Taking that and running amok with it, I’ll just posit that it should come as no great surprise that Horticulture, the premier art form joining humans with nature, so often also emulates these epic places of bounty, and then adds on a layer of safety and comfort. Given this, perhaps we should ensure these two simple ideas wind up on the mission statement and resume of every garden:

  • This garden shall be a place of deeply felt natural abundance
  • This garden shall be a comfortable place where one can safely commune with one’s self and others

Abundant plant life and water.
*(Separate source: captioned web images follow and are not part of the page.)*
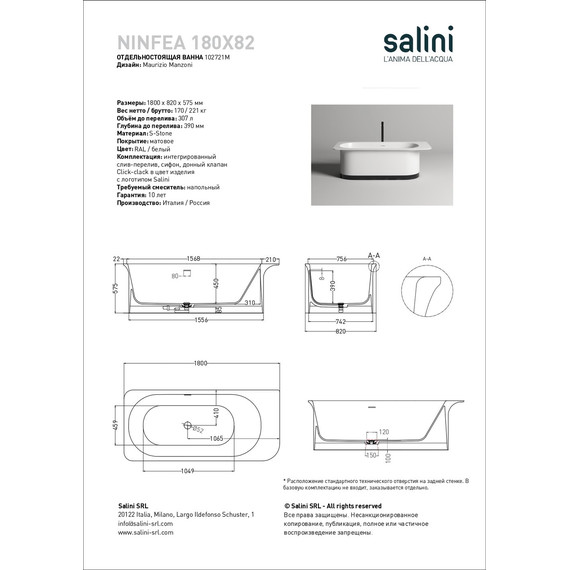 Ванна каменная Salini Ninfea 180x82 см 102721M (S-Stone) матовая фото 4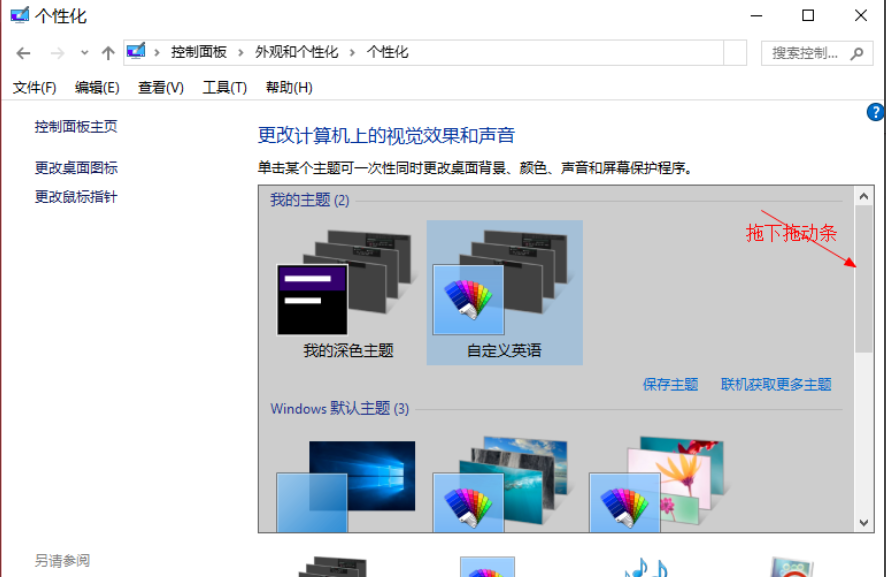 Win10黑色主題怎么設(shè)置？Win10設(shè)置黑色主題方法
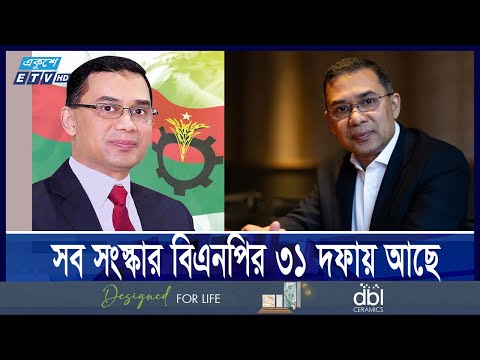 আগামীতে কেউ যাতে স্বৈরাচার হতে না পারে সেটি নিশ্চিত করতে হবে
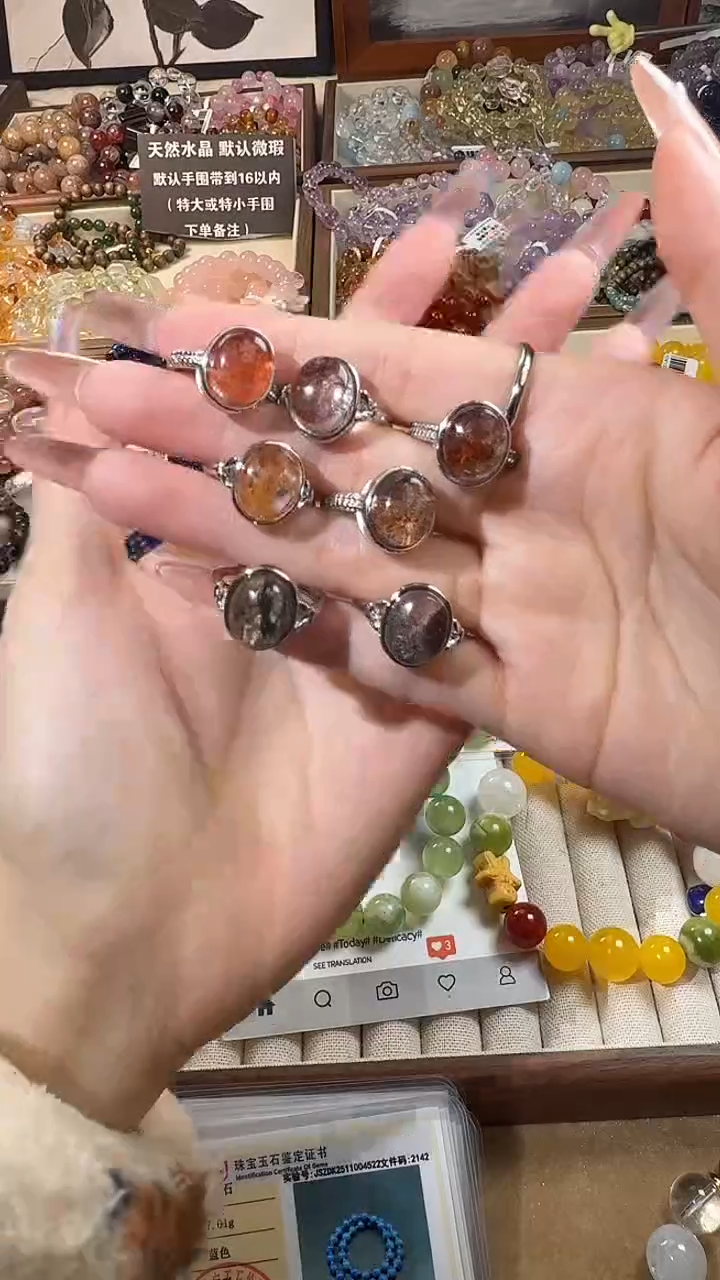 合金戒指水晶幽灵戒指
A cornucopia of bounty.

Now, under these preconceptions, the plant aspects of a garden come relatively easy. Create a rich and diverse mix of trees, shrubs, and herbaceous plants and, son of a…, you’re more than halfway there. Add a water feature and a handful of food-producing plants and now you’re just showing off.

Abundance suggested by life persevering where it seemingly shouldn’t be.

Plants spilling over hardscapes create an immediate feeling of vibrant life.

It is the hardscape aspect of garden where things get a bit thornier. Too often, we over-hardscape, creating cumbersome behemoths. How often do super-sized outdoor kitchens or sun baked stages, er, I mean, backyard decks, go underused, where if we had better put them into the context of a rich garden they would have better served their intended purpose?

After all, grilling burgers in the dappled shade of a private garden with friends having drinks and asking about your columbine is pure joy. Grilling burgers in blaring heat, in full view of every neighbor and even astronauts in space while standing on some boards hammered to the side of your house while your friends party in the air-conditioned family room is not.

Yes, I have no doubt that hardscapes need to be thought out better and put in the context of our deeper selves. Maybe these simple rules should apply. Hardscapes should:

  • Stealthily provide essential infrastructure
  • Guide the experience of visitors
  • Inspire us with artful design 

A good chef will tell you that a great dish is 90% culinary artistry and 10% presentation. The good garden, which can do so much for our heart and soul, mind and body should be considered the same way. 90% artistically assembled savanna, 10% presenting hardscape. After all, we need hardscapes. A garden without them is called a red hot mess. But a garden dominated by them is truly missing the point.

A sculpture as a focal point. Used with restraint, art can lift a garden to a whole new level.

Barely evident hardscapes enticing and enabling further exploration.

Abundance can be suggested by hardscapes barely containing plant life.